İlk müslümanlardan ve aşere-i mübeşşere’den olan
Ebû Ubeyde (r.a), kahramanlığıyla tanındığı kadar,
“Eminü’l-Ümme (ümmetin emini)” lâkabıyla meşhur olmuştur.
Resûlullah (s.a.v.) onun için: “Her ümmetin bir emini
vardır, bu ümmetin emini Ebû Ubeyde b. el-Cerrah’tır.”
buyurmuştur.
Uhud günü Resûlallah (s.a.v.)’in başına giydiği miğferin
iki halkası isabet eden ok sebebi ile yanaklarına girmiş ve
mübarek yüzünü kanatmıştı.Bu olayı Hz. Ebû Bekir (r.a.)

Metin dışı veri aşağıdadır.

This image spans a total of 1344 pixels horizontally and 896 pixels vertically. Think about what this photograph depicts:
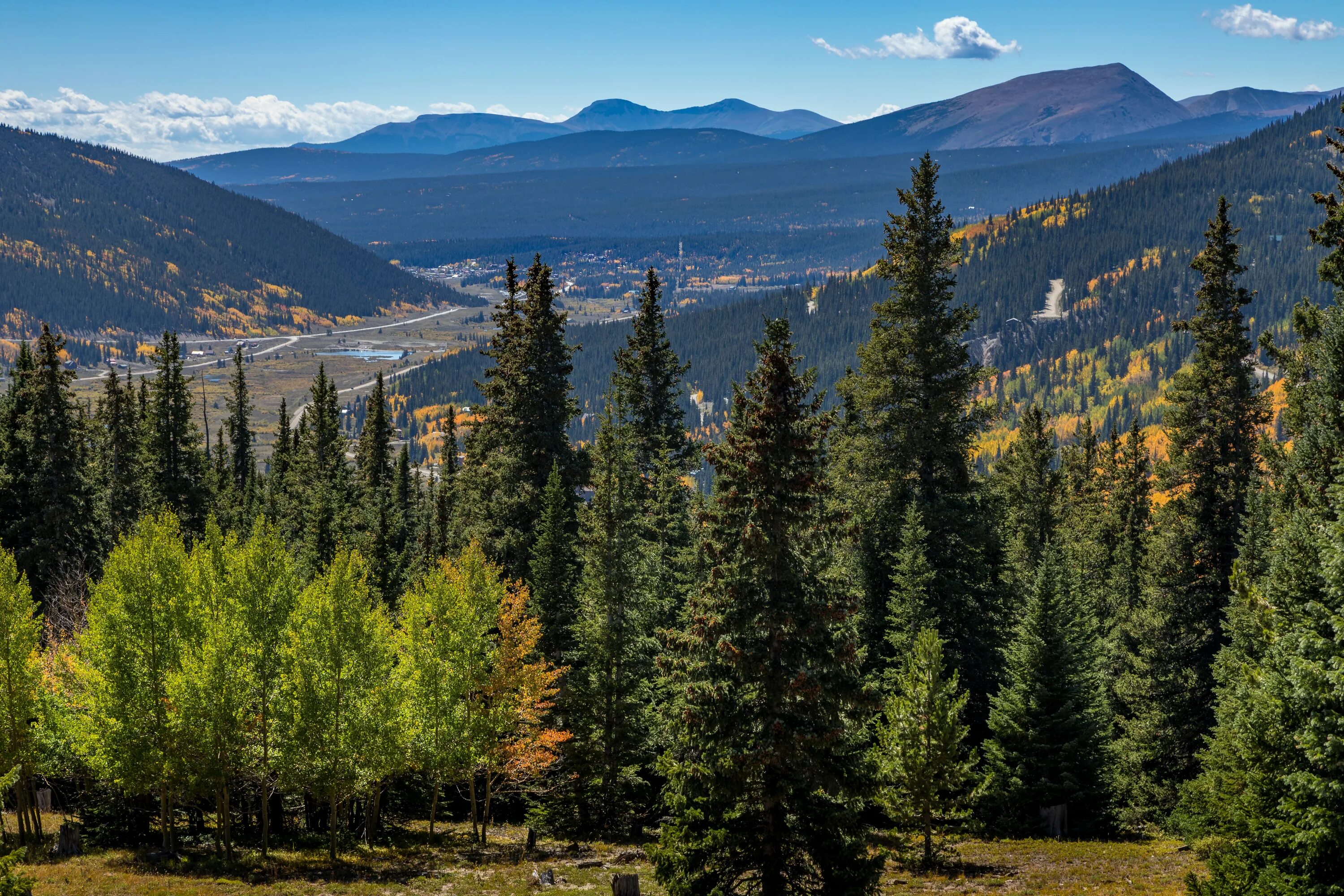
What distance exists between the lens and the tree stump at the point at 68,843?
31.5 metres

şöyle anlatmaktadır: “Uhud günü Resûlullah (s.a.v.)’e ok
isabet edip miğferin iki halkasının yanağına girdiğini görünce
Allâh Resûlü (s.a.v.)’e doğru koşmaya başladım.Bu
arada bir adamın uçarcasına Allâh Resûlü (s.a.v.)’e yöneldiğini
gördüm ve içimden bu adamın dost olması için dua
ettim. Resûlullah (s.a.v.)’in yanına geldiğimde bu kişinin
Ebû Ubeyde bin Cerrah (r.a.) olduğunu gördüm. Bana “Ey
Ebâ Bekir (r.a.), Allâh (c.c.) hakkı için müsaade et halkaları
Resûlullah (s.a.v.)’ın yüzünden ben çıkarayım.” dedi.

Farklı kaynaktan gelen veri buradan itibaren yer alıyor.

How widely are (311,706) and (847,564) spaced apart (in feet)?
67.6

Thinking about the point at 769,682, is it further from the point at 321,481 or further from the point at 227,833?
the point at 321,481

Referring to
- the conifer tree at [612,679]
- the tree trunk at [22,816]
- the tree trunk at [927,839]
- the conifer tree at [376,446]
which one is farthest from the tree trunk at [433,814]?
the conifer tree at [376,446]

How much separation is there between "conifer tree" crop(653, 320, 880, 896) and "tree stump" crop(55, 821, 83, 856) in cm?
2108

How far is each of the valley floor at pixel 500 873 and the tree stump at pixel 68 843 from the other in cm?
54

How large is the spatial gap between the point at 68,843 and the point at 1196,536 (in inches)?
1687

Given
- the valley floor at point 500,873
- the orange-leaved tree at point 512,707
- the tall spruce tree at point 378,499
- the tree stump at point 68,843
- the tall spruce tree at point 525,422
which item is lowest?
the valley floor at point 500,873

Ebû Ubeyde (r.a.) kesici dişi ile halkayı çıkardı ve halkayla
birlikte dişi yere düştü. Sonra diğer halkayı da aynı şekilde
çıkardı, ikinci dişini de böyle kaybetti.”

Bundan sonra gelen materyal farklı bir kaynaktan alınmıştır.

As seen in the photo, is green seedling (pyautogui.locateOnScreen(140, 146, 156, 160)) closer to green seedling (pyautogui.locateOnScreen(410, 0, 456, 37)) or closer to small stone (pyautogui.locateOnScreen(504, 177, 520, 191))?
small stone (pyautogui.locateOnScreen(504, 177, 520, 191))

Ebû Ubeyde(r.a.)’in vasiyeti şu şekildeydi:
“Size bir vasiyyetim var. Onu kabul ederseniz hayra
erersiniz: Namazınızı kılın, orucunuzu tutun, sadakanızı
verin, haccınızı ifâ edin, birbirinizi gözetin, emirlerinize itaat
edin ve onları aldatmayın. Dünya sizi aldatmasın. Bir
insan bin sene de yaşasa âkibet şu neticeye varır: Allâh
(c.c.) insanların alnına ölümü yazmıştır, onun için hepsi
ölürler. İnsanların en akıllısı Allâh’a (c.c) en çok itaat eden,
âhiret için çok çalışandır. Hepinize Allah (c.c)’ın selâm ve
rahmetini, lütûf ve bereketini niyâz ederim. Haydi Muâz!
Cemaate namaz kıldır.”
(Muhammed Halid, Ümmetin Yıldızları, 196-198.s.)